### Excerpt

Speaking of hedges: the one thing I remember the pathologist saying was in regard to the tool they used to open the ribcage. It looked like a pair of hardware store hedge clippers—and that was because it was.
“The single best way to remove the ribcage,” the pathologist said between cracks of bone, the ribs splitting with a vulnerable crunch, “is with a set of hedge clippers from Home Depot.”
The whole thing took several very long hours, but I was held in rapt attention the entire time. Suddenly those images from the textbooks that I’d been leaning over were flush and vibrant before me. I understood in a way I hadn’t before that the caverns of the body are not as deep as they feel, that whatever pain I felt was closer to me than it seemed. Just beneath the surface—a little skin, a little fat, a little muscle—were these saturated, throbbing, pulsing organs that kept me alive. We hold inside of us a small ocean that gives life to the organs that give us life. Mine, like yours, sloshed about inside of me, moving and twisting with me as I’d danced and run and jumped, carrying on in their work. The patchwork of nerves and veins that had once kept this man alive, now so easily sliced with a scalpel, were such tenuous threads of life. Inside of me, a heart still beating pumped blood around my body, nerve impulses shot from my brain to my spine to the tips of my fingers twitching inside their powdered latex gloves.
The brain took the longest to be revealed—which seemed fitting to me, even then, because it is the organ that holds all the mysteries of what it means to be us.
The pathologist cut around the hairline, delicately slicing through the scalp, and folded the skin of the forehead down over the face. I almost laughed at the absurdity of it: it was like a curtain being pulled down over the final act, obscuring the star player. The man’s features, the
odd expression of surprise he wore, the way his sightless eyes fixated on something that fascinated him on the ceiling, were no longer relevant. I did wonder, and I still do, what that man saw last. What he thought. What he heard. What he felt.

### The problem
In the autopsy excerpt, the narrator says "I did wonder, and I still do." List each thing about the man that the narrator wonders.

Saved data entries:
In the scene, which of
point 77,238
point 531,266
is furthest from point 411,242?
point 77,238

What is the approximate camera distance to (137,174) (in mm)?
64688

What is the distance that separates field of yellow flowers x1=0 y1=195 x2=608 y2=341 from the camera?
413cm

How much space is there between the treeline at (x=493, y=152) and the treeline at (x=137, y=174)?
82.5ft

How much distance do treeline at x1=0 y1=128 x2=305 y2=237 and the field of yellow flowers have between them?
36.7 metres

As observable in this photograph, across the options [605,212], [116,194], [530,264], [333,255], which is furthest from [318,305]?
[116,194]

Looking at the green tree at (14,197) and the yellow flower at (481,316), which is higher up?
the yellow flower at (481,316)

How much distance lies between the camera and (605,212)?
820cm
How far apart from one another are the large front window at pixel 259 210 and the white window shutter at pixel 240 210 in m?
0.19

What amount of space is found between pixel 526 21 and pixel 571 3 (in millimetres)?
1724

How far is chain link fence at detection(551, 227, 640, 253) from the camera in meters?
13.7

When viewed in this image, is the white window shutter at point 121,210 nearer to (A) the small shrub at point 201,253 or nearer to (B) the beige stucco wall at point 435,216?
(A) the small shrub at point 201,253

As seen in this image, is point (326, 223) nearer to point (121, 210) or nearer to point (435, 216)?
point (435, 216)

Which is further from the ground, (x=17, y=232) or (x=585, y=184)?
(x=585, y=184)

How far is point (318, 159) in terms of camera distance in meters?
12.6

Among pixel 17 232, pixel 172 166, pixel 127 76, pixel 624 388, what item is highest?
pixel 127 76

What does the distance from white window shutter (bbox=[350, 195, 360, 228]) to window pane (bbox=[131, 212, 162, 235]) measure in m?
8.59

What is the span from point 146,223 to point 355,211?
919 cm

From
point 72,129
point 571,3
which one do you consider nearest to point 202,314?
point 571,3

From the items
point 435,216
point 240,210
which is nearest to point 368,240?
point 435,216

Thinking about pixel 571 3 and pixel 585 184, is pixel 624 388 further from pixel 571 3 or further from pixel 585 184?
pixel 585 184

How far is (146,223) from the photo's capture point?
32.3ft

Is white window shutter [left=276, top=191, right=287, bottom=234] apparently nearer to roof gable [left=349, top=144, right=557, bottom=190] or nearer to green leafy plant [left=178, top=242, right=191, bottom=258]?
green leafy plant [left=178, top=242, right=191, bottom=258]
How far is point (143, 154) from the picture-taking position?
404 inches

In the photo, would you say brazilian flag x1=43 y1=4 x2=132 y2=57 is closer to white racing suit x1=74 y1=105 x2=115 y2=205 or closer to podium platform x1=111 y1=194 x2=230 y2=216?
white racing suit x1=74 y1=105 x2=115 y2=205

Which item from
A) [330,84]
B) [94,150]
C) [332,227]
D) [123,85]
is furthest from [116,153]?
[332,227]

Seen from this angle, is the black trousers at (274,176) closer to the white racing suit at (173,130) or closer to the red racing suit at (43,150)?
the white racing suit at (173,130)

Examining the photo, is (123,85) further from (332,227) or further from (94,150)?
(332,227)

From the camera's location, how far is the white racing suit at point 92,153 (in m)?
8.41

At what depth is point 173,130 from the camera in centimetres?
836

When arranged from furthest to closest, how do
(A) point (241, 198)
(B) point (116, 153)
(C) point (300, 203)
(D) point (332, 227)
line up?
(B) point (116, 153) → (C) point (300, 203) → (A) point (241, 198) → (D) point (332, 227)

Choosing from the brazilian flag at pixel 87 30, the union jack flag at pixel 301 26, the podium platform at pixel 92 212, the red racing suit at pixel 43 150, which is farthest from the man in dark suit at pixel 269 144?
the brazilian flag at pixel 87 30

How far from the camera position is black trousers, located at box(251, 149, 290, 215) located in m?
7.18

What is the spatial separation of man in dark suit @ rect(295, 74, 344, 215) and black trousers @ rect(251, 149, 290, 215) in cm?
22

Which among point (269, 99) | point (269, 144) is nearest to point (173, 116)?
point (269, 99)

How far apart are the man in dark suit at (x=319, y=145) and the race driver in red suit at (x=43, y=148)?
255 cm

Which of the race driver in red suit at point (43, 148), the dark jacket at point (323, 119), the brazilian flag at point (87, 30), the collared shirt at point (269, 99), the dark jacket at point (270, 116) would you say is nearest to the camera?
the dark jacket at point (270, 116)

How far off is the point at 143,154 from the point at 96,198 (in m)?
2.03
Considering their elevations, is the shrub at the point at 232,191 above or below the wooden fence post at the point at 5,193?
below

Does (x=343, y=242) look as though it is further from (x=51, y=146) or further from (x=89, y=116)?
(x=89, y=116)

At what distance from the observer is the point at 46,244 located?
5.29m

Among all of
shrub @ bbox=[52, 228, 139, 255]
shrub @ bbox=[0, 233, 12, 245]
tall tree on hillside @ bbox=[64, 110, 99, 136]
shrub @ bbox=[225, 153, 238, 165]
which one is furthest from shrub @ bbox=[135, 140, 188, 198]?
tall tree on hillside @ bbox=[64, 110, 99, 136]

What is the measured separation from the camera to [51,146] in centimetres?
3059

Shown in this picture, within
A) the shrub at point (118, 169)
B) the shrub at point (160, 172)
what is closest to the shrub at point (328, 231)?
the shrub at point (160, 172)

### Result for this exercise
- What he saw last
- What he thought
- What he heard
- What he felt